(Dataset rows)
________
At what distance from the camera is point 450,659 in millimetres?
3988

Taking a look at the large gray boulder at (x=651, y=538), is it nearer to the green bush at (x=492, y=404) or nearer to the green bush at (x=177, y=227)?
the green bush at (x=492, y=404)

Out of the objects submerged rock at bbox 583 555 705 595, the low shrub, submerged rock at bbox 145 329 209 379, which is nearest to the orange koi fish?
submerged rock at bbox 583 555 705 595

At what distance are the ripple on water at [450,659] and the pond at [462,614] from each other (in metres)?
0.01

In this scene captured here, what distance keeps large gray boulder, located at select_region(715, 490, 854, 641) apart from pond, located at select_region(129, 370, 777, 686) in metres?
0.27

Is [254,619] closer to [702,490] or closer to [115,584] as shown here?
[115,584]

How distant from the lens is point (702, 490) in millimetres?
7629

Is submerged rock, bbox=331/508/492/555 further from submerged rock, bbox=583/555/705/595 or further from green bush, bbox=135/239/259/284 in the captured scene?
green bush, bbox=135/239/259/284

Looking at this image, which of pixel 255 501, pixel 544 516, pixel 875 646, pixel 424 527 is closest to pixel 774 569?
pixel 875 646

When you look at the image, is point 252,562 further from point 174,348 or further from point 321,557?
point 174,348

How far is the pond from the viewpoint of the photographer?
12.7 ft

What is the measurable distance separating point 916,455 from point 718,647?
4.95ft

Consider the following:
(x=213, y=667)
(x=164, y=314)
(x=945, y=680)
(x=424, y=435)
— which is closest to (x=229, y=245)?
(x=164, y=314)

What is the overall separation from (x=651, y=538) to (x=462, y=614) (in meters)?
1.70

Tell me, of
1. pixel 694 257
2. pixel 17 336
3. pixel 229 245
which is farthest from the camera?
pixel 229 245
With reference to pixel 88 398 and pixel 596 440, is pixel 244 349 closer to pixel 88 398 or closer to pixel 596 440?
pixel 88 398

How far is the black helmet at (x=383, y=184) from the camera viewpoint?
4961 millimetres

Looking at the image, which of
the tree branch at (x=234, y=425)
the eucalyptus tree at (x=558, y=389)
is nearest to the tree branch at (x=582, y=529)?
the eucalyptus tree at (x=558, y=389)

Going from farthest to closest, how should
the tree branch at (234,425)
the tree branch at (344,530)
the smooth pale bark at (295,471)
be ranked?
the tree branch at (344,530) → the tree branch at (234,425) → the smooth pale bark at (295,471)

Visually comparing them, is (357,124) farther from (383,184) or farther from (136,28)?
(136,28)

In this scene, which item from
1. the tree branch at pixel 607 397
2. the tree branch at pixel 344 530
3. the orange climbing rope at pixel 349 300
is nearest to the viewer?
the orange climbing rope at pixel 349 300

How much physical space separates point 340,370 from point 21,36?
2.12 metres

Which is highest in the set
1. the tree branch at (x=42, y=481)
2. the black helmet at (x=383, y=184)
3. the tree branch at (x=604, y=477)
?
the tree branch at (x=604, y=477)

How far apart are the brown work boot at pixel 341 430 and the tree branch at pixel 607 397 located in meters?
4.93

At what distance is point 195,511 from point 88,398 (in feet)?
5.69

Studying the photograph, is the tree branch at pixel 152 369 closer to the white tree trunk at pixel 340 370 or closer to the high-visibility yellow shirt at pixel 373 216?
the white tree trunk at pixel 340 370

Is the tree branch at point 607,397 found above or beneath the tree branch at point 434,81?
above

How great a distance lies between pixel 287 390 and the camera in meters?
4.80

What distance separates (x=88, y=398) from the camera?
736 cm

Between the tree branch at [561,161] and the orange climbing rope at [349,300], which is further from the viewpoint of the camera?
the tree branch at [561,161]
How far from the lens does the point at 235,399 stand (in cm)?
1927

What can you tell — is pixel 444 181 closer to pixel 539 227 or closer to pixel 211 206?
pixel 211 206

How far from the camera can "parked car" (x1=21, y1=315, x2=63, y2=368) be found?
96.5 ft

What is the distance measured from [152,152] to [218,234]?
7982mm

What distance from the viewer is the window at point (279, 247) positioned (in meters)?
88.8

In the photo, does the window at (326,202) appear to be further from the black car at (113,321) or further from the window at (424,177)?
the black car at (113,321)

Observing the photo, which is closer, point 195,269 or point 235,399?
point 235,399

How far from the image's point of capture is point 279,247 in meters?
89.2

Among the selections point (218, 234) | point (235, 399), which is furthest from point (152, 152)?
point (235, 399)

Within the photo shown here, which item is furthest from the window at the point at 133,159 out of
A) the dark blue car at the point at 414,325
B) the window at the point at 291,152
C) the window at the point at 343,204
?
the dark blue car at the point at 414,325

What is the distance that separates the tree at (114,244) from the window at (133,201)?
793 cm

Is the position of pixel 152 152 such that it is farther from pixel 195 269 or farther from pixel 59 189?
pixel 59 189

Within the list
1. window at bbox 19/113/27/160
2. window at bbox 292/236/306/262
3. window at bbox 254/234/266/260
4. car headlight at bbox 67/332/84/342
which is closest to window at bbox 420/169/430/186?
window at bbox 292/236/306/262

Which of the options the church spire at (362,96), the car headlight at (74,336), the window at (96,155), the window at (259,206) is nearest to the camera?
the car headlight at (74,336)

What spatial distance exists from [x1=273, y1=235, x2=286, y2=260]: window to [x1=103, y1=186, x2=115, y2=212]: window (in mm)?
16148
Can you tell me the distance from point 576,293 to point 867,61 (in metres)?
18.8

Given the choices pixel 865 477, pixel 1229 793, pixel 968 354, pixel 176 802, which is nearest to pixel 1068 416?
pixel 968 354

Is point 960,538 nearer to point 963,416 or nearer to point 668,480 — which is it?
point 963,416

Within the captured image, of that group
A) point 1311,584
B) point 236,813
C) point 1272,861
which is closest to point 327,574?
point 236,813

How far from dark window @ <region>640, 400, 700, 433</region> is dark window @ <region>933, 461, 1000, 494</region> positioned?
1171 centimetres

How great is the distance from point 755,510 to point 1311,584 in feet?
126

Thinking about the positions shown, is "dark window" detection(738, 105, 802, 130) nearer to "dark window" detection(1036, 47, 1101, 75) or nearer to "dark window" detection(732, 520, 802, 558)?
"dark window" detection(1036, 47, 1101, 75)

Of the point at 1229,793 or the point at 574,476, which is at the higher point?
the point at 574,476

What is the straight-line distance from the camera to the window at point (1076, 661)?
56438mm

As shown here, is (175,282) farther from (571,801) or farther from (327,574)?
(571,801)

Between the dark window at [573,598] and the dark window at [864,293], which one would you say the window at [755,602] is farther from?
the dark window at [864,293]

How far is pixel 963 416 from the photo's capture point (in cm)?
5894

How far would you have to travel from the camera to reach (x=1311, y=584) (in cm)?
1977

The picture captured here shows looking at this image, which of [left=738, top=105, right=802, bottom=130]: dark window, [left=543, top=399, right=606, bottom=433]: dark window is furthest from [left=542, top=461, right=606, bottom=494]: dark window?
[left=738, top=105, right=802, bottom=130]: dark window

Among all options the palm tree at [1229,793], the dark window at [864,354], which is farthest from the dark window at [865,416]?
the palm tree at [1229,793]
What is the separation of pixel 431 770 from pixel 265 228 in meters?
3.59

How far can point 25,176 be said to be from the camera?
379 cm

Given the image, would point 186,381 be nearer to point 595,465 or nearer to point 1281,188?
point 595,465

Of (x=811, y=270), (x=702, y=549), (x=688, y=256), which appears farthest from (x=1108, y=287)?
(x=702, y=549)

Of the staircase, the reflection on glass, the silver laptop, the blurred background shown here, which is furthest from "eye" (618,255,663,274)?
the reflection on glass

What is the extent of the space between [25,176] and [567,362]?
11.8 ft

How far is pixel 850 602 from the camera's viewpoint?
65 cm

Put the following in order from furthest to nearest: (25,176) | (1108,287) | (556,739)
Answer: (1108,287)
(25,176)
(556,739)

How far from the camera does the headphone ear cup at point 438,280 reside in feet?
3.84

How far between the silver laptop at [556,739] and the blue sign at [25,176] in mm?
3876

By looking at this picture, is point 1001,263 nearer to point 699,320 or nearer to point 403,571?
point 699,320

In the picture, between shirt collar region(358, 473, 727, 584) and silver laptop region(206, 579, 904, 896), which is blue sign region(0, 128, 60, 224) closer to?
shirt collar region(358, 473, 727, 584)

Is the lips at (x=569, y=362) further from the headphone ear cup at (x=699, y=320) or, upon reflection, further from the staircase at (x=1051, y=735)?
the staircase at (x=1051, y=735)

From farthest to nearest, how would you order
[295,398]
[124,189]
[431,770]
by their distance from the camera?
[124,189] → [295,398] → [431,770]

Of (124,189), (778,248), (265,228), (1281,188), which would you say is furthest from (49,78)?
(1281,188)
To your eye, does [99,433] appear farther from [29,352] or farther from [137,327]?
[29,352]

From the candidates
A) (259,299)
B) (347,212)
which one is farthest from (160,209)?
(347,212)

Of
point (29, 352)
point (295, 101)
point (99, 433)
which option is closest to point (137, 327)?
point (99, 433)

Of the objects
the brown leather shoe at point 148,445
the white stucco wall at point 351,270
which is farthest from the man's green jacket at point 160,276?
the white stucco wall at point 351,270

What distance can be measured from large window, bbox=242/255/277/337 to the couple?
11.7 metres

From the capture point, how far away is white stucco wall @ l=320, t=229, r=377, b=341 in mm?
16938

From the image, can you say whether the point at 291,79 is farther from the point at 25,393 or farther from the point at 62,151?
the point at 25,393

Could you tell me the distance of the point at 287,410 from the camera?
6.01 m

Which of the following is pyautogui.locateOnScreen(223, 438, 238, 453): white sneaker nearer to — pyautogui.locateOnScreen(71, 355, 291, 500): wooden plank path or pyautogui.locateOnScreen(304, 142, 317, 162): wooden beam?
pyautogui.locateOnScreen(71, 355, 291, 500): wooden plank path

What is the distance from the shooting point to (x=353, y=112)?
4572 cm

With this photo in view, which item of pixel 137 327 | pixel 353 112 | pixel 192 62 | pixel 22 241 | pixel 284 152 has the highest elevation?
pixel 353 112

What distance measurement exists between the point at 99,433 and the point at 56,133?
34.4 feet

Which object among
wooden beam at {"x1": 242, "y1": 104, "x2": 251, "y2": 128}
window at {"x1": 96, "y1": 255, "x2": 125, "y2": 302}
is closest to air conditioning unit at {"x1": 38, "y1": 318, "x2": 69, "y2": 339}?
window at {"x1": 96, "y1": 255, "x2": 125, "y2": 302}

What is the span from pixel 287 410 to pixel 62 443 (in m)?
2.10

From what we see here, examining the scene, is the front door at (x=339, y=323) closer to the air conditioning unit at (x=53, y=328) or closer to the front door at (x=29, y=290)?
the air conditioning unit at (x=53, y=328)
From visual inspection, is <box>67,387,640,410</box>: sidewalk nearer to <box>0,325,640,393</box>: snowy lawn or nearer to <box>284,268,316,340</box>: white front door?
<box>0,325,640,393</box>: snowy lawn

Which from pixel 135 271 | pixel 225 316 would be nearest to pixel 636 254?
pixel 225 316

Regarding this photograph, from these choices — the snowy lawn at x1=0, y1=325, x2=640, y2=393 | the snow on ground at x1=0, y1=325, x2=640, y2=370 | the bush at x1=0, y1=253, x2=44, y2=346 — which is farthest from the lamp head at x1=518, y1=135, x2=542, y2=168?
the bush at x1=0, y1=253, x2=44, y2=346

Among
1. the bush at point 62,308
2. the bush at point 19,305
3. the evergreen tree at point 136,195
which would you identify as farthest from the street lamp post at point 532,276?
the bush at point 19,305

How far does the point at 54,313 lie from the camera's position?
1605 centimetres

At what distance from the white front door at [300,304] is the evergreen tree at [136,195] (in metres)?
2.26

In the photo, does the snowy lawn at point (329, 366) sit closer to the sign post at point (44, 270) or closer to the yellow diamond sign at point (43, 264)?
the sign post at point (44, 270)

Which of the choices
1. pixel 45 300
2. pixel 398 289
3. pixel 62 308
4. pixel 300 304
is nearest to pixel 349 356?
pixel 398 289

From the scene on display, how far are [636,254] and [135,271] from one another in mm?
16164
________
What is needed: Write out, unchanged, every line starting with the one that contains "At what distance from the white" and going on through the final line of the items.

Answer for the task:
At what distance from the white front door at [300,304] is the evergreen tree at [136,195] (in metres)?
2.26

In the photo, does the snowy lawn at point (329, 366) sit closer to the sign post at point (44, 270) or closer to the yellow diamond sign at point (43, 264)?
the sign post at point (44, 270)

Which of the choices
1. pixel 45 300
2. pixel 398 289
3. pixel 62 308
4. pixel 300 304
is nearest to pixel 349 356?
pixel 398 289

From the scene on display, how far are [636,254] and [135,271] from one another in mm?
16164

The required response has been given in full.